WHAT YOU SHOULD DO — Your copy of the data should match it exactly, except that the pictures are gone.

INPUT —
>>

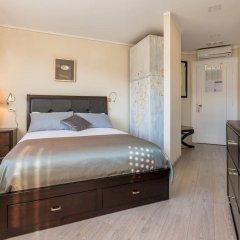 Отель Palace Queen Mary Luxury Rooms сейф в номере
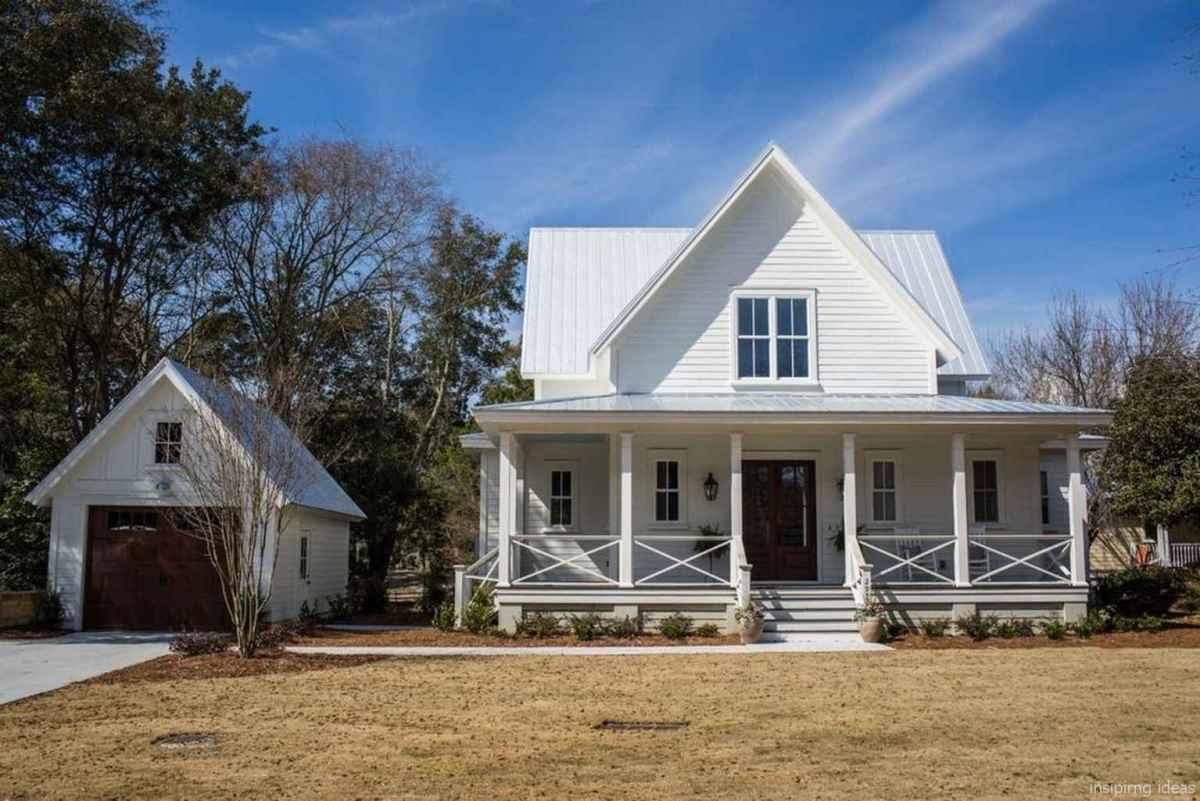 Simple Modern Farmhouse Exterior Design Ideas 37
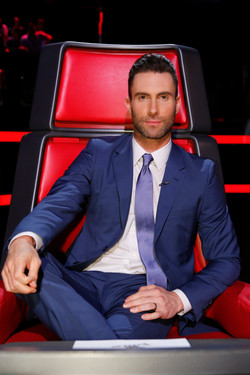 Adam-Levine-The-Voice-2015-Blue-Suit-Picture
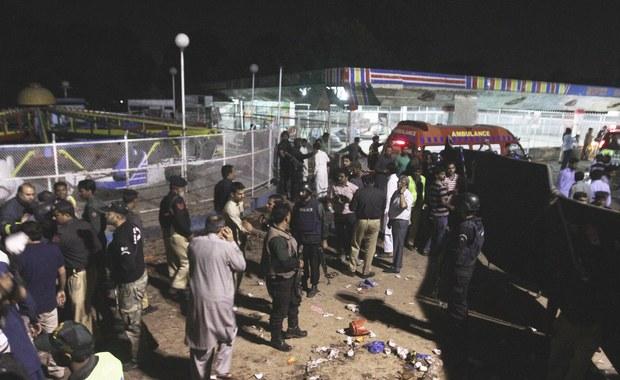 W wybuchu przed publicznym parkiem w Lahore we wschodnim Pakistanie zginęło co najmniej 52 osób, a ponad 100 zostało rannych. Według policji eksplozję spowodował zamachowiec samobójca.
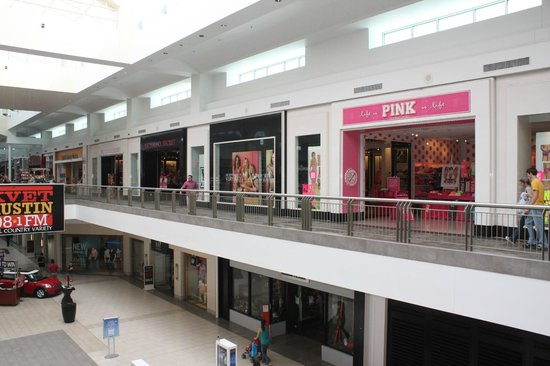 Lakeline Mall: Shops range from children's apparel to women's clothing and accessories to health and beauty.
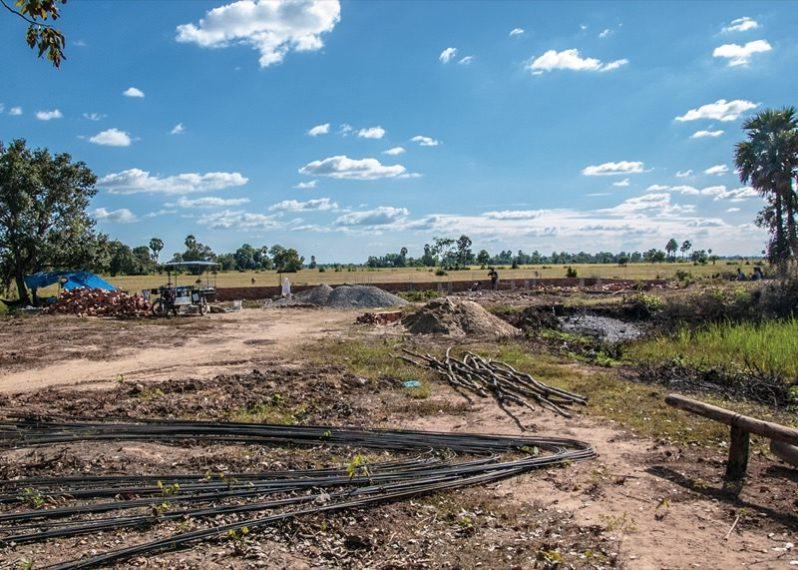 カンボジア小学校建設地16日目の様子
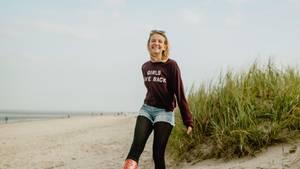 Eine junge Frau am Nordsee-Strand
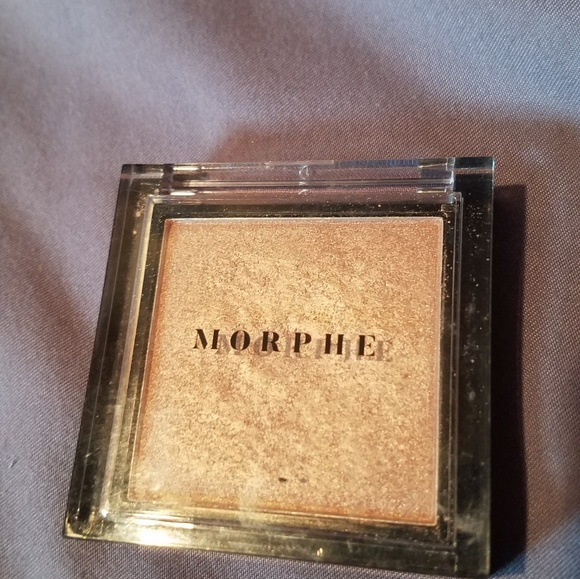 Morphe Makeup Morphe Highlighter Poshmark Ewg scientists reviewed the morphe highlighter, boom product label collected on june 27, 2019 for safety according to the methodology outlined in our skin deep cosmetics database. morphe highlighter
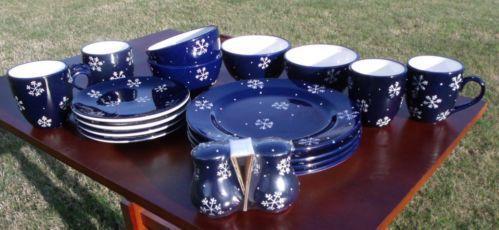 & Snowflake Dinnerware | eBay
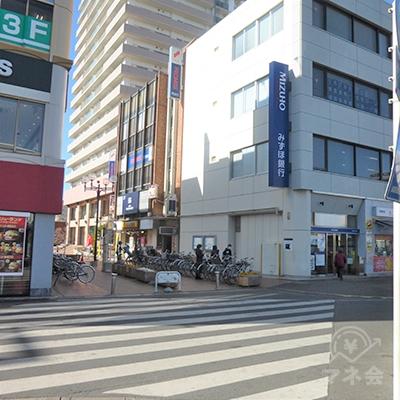 横断歩道を渡り、歩行者専用道に入ります。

<<

TASK OUTPUT —
 Отель Palace Queen Mary Luxury Rooms сейф в номере
 Simple Modern Farmhouse Exterior Design Ideas 37
 Adam-Levine-The-Voice-2015-Blue-Suit-Picture
 W wybuchu przed publicznym parkiem w Lahore we wschodnim Pakistanie zginęło co najmniej 52 osób, a ponad 100 zostało rannych. Według policji eksplozję spowodował zamachowiec samobójca.
 Lakeline Mall: Shops range from children's apparel to women's clothing and accessories to health and beauty.
 カンボジア小学校建設地16日目の様子
 Eine junge Frau am Nordsee-Strand
 Morphe Makeup Morphe Highlighter Poshmark Ewg scientists reviewed the morphe highlighter, boom product label collected on june 27, 2019 for safety according to the methodology outlined in our skin deep cosmetics database. morphe highlighter
 & Snowflake Dinnerware | eBay
 横断歩道を渡り、歩行者専用道に入ります。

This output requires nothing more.